● Task objective
Copy all entries without alteration and skip the pictures they hold.

● Material for this exercise
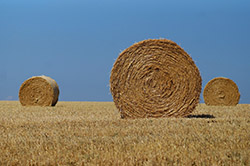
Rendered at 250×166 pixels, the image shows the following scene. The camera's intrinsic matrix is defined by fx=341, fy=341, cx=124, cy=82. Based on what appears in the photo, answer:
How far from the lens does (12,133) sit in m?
5.71

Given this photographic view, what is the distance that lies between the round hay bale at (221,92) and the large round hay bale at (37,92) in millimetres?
7009

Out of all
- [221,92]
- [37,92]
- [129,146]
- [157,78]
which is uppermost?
[157,78]

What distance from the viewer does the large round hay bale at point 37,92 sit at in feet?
48.1

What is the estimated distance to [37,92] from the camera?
1470 cm

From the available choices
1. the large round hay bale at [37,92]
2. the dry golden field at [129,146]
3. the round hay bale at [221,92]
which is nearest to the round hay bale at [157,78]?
the dry golden field at [129,146]

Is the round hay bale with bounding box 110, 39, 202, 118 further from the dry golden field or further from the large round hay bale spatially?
the large round hay bale

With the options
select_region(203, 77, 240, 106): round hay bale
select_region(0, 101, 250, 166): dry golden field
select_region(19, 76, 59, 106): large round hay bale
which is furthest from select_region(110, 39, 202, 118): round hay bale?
select_region(203, 77, 240, 106): round hay bale

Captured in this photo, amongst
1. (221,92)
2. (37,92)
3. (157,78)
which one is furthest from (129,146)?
(221,92)

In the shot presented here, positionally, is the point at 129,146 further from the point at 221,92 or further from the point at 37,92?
the point at 221,92

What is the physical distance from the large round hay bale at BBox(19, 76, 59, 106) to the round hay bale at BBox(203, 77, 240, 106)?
7009 millimetres

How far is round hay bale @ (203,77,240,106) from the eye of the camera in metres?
15.3

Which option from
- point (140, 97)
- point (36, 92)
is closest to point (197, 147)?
point (140, 97)

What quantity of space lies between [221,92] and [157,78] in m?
7.98

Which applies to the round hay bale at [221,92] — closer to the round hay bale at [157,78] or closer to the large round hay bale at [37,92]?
the large round hay bale at [37,92]
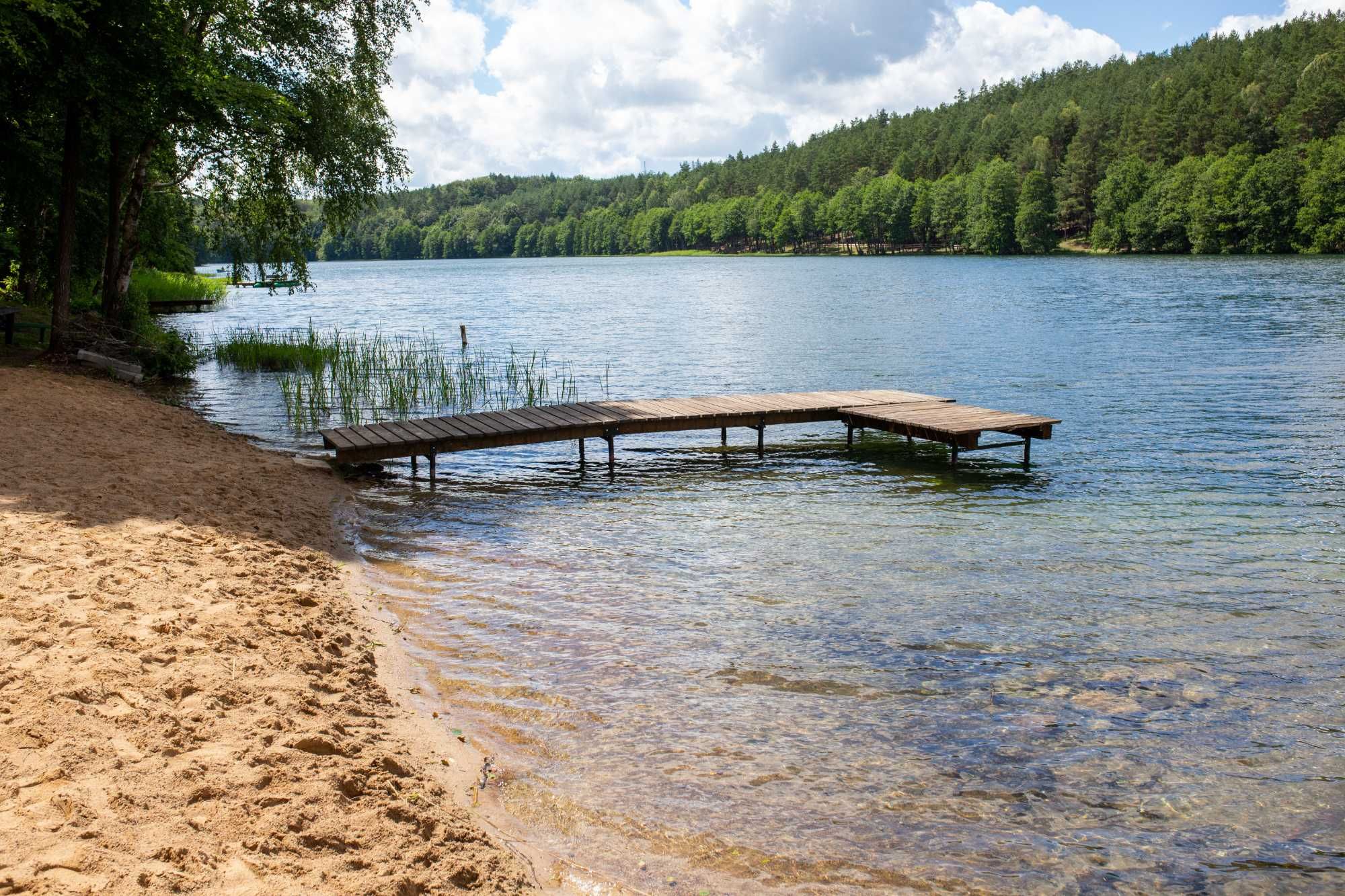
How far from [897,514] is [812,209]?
142m

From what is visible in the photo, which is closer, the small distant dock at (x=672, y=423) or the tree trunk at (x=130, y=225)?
the small distant dock at (x=672, y=423)

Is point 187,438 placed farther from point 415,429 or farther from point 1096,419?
point 1096,419

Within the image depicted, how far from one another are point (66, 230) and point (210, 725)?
1707 cm

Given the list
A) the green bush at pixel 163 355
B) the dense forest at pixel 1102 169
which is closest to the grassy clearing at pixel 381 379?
the green bush at pixel 163 355

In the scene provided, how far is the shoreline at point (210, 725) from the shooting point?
418 cm

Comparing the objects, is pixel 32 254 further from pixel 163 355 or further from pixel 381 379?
pixel 381 379

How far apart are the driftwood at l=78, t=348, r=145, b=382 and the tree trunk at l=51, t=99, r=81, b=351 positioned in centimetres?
44

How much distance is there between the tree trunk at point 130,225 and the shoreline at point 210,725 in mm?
15428

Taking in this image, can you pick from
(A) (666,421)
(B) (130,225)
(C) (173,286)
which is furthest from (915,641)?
(C) (173,286)

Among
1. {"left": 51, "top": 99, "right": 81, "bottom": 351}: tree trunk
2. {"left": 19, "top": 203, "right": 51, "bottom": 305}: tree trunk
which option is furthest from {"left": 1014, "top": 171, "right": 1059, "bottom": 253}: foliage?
{"left": 51, "top": 99, "right": 81, "bottom": 351}: tree trunk

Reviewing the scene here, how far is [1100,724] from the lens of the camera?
264 inches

● Exercise result
Rendered at 250×166 pixels, the image shows the following scene. The camera's intrinsic matrix is defined by fx=341, fy=341, cx=124, cy=82. Based on what appears in the photo, answer:
How far from the lens does (12,133) sit in m?
5.71

Given this photographic view, what is the distance that lies between the round hay bale at (221,92) and the large round hay bale at (37,92) in millimetres?
7009

Out of all
- [221,92]
- [37,92]
- [129,146]
- [157,78]
which is uppermost?
[157,78]

What distance from the viewer does the large round hay bale at point 37,92 sit at in feet?
48.1

What is the estimated distance to [37,92] from the camera?
1470 cm

From the available choices
1. the large round hay bale at [37,92]
2. the dry golden field at [129,146]
3. the round hay bale at [221,92]
which is nearest to the round hay bale at [157,78]?
the dry golden field at [129,146]

Is the round hay bale with bounding box 110, 39, 202, 118 further from the dry golden field or further from the large round hay bale spatially?
the large round hay bale

With the options
select_region(203, 77, 240, 106): round hay bale
select_region(0, 101, 250, 166): dry golden field
select_region(19, 76, 59, 106): large round hay bale
which is furthest from select_region(110, 39, 202, 118): round hay bale?
select_region(203, 77, 240, 106): round hay bale

Captured in this photo, amongst
1. (221,92)
2. (37,92)
3. (157,78)
which one is furthest from (129,146)?
(221,92)

In the shot presented here, positionally, is the point at 129,146 further from the point at 221,92 or further from the point at 37,92?
the point at 221,92

What is the physical distance from the large round hay bale at BBox(19, 76, 59, 106) to the round hay bale at BBox(203, 77, 240, 106)?
7009 millimetres

How far is round hay bale @ (203,77,240,106) from the eye of the camera in metres?
15.3

Which option from
- point (140, 97)
- point (36, 92)
is closest to point (197, 147)?
point (140, 97)

What quantity of space lies between [221,92] and [157,78] in m?
7.98

Which applies to the round hay bale at [221,92] — closer to the round hay bale at [157,78] or closer to the large round hay bale at [37,92]?
the large round hay bale at [37,92]
How far from [897,514] is [812,209]?
142m

From what is visible in the photo, which is closer, the small distant dock at (x=672, y=423) or the tree trunk at (x=130, y=225)?
the small distant dock at (x=672, y=423)

Is point 187,438 placed farther from point 415,429 or farther from point 1096,419?
point 1096,419

Within the image depicted, how far from one another are point (66, 230) and point (210, 725)?
1707 cm

Given the list
A) the green bush at pixel 163 355
B) the dense forest at pixel 1102 169
which is closest to the grassy clearing at pixel 381 379?
the green bush at pixel 163 355

In the scene provided, how far is the shoreline at point (210, 725) from the shooting point?
418 cm

Comparing the objects, is pixel 32 254 further from pixel 163 355 or further from pixel 381 379?
pixel 381 379

How far apart are the driftwood at l=78, t=348, r=145, b=382 and the tree trunk at l=51, t=99, r=81, b=351 positioned in centimetres?
44

How much distance is there between the tree trunk at point 130,225 and the shoreline at point 210,725 in mm?
15428

Taking in this image, can you pick from
(A) (666,421)
(B) (130,225)
(C) (173,286)
which is furthest from (915,641)?
(C) (173,286)

Among
1. {"left": 51, "top": 99, "right": 81, "bottom": 351}: tree trunk
2. {"left": 19, "top": 203, "right": 51, "bottom": 305}: tree trunk
which option is furthest from {"left": 1014, "top": 171, "right": 1059, "bottom": 253}: foliage?
{"left": 51, "top": 99, "right": 81, "bottom": 351}: tree trunk

Reviewing the scene here, how far is [1100,724] from the lens of the camera?
264 inches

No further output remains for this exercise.